▸ **Requirements**:
Reproduce all of the records below, swapping every instance of "concrete staircase" for "stone staircase" and leaving everything else unchanged. Omit the pictures from your answer.

Source records:
◇ ◇ ◇

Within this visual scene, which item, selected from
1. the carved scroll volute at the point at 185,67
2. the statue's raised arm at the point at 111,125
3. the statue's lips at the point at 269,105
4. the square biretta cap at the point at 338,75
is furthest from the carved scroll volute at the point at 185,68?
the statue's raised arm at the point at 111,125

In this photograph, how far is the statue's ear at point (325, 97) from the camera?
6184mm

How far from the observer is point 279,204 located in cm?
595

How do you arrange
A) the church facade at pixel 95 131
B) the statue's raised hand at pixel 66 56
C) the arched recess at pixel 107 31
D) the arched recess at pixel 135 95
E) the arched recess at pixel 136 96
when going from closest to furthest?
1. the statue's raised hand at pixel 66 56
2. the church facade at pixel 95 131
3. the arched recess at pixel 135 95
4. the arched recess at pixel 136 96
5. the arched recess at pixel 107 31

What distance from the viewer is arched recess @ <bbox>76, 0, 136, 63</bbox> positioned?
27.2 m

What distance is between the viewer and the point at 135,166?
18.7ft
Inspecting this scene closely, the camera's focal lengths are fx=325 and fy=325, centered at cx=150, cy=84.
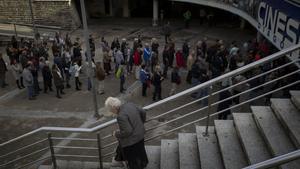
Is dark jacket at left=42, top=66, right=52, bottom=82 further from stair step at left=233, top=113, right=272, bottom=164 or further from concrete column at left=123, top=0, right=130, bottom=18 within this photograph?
concrete column at left=123, top=0, right=130, bottom=18

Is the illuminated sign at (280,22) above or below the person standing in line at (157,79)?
above

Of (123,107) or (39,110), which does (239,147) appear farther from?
(39,110)

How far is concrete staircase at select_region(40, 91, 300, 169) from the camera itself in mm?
4379

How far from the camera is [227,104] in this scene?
9266 mm

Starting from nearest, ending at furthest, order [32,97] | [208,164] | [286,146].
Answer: [286,146]
[208,164]
[32,97]

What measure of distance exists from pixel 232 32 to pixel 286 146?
2123cm

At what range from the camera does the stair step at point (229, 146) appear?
4477mm

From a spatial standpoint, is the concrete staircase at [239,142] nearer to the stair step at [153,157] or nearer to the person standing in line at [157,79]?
the stair step at [153,157]

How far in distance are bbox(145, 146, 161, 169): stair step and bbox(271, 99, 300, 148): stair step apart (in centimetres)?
206

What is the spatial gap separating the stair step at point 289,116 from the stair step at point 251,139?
386 mm

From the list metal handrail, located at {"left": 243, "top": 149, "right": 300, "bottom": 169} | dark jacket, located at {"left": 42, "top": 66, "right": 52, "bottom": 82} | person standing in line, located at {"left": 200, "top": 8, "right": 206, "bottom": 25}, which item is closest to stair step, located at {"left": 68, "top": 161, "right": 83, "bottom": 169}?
metal handrail, located at {"left": 243, "top": 149, "right": 300, "bottom": 169}

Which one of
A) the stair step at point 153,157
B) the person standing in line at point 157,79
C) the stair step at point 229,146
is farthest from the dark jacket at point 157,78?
the stair step at point 229,146

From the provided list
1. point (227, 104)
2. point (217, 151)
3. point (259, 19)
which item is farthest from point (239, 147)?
point (259, 19)

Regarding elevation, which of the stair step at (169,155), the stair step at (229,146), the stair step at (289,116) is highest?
the stair step at (289,116)
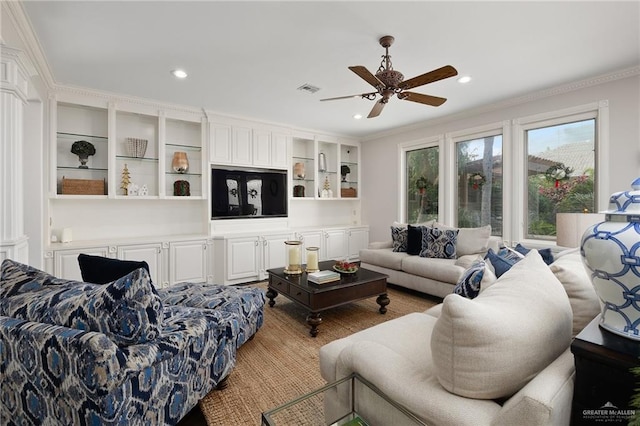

◇ ◇ ◇

▸ **Finished answer**:
Within this visual scene, which item, selected from
1. the carved scroll volute at the point at 185,67
2. the statue's raised arm at the point at 111,125
3. the statue's lips at the point at 269,105
4. the square biretta cap at the point at 338,75
is furthest from the carved scroll volute at the point at 185,68?
the statue's raised arm at the point at 111,125

In this photograph, how far is the statue's ear at point (325, 97) from the camera?
6184mm

How far from the observer is point 279,204 located in cm?
595

How do you arrange
A) the church facade at pixel 95 131
B) the statue's raised hand at pixel 66 56
C) the arched recess at pixel 107 31
D) the arched recess at pixel 135 95
E) the arched recess at pixel 136 96
when going from closest to furthest?
1. the statue's raised hand at pixel 66 56
2. the church facade at pixel 95 131
3. the arched recess at pixel 135 95
4. the arched recess at pixel 136 96
5. the arched recess at pixel 107 31

What distance from the viewer is arched recess @ <bbox>76, 0, 136, 63</bbox> positioned?
27.2 m

What distance is between the viewer and the point at 135,166?
18.7ft
Inspecting this scene closely, the camera's focal lengths are fx=325 and fy=325, centered at cx=150, cy=84.
Is dark jacket at left=42, top=66, right=52, bottom=82 further from stair step at left=233, top=113, right=272, bottom=164 or further from concrete column at left=123, top=0, right=130, bottom=18 within this photograph?
concrete column at left=123, top=0, right=130, bottom=18

Is the illuminated sign at (280,22) above or below the person standing in line at (157,79)?
above

Of (123,107) or (39,110), which does (239,147) appear farther from?
(39,110)

How far is stone staircase at select_region(40, 91, 300, 169) from the camera itself in mm?
4379

How far from the camera is [227,104] in this scene?
9266 mm

Starting from nearest, ending at furthest, order [32,97] | [208,164] | [286,146].
Answer: [286,146]
[208,164]
[32,97]

What measure of distance exists from pixel 232 32 to pixel 286 146?
2123cm

At what range from the camera does the stair step at point (229, 146) appear?
4477mm

From a spatial standpoint, is the stone staircase at [239,142] nearer to the stair step at [153,157] or nearer to the person standing in line at [157,79]?
the stair step at [153,157]

How far in distance are bbox(145, 146, 161, 169): stair step and bbox(271, 99, 300, 148): stair step apart (in centimetres)?
206

What is the spatial gap separating the stair step at point 289,116 from the stair step at point 251,139?
386 mm

From the list metal handrail, located at {"left": 243, "top": 149, "right": 300, "bottom": 169} | dark jacket, located at {"left": 42, "top": 66, "right": 52, "bottom": 82} | person standing in line, located at {"left": 200, "top": 8, "right": 206, "bottom": 25}, which item is closest to stair step, located at {"left": 68, "top": 161, "right": 83, "bottom": 169}?
metal handrail, located at {"left": 243, "top": 149, "right": 300, "bottom": 169}

Which one of
A) the stair step at point 153,157
B) the person standing in line at point 157,79
C) the stair step at point 229,146
is farthest from the dark jacket at point 157,78?
the stair step at point 229,146

From the provided list
1. point (227, 104)
2. point (217, 151)
3. point (259, 19)
which item is farthest from point (239, 147)?
point (259, 19)

Regarding elevation, which of the stair step at (169,155), the stair step at (229,146), the stair step at (289,116) is highest?
the stair step at (289,116)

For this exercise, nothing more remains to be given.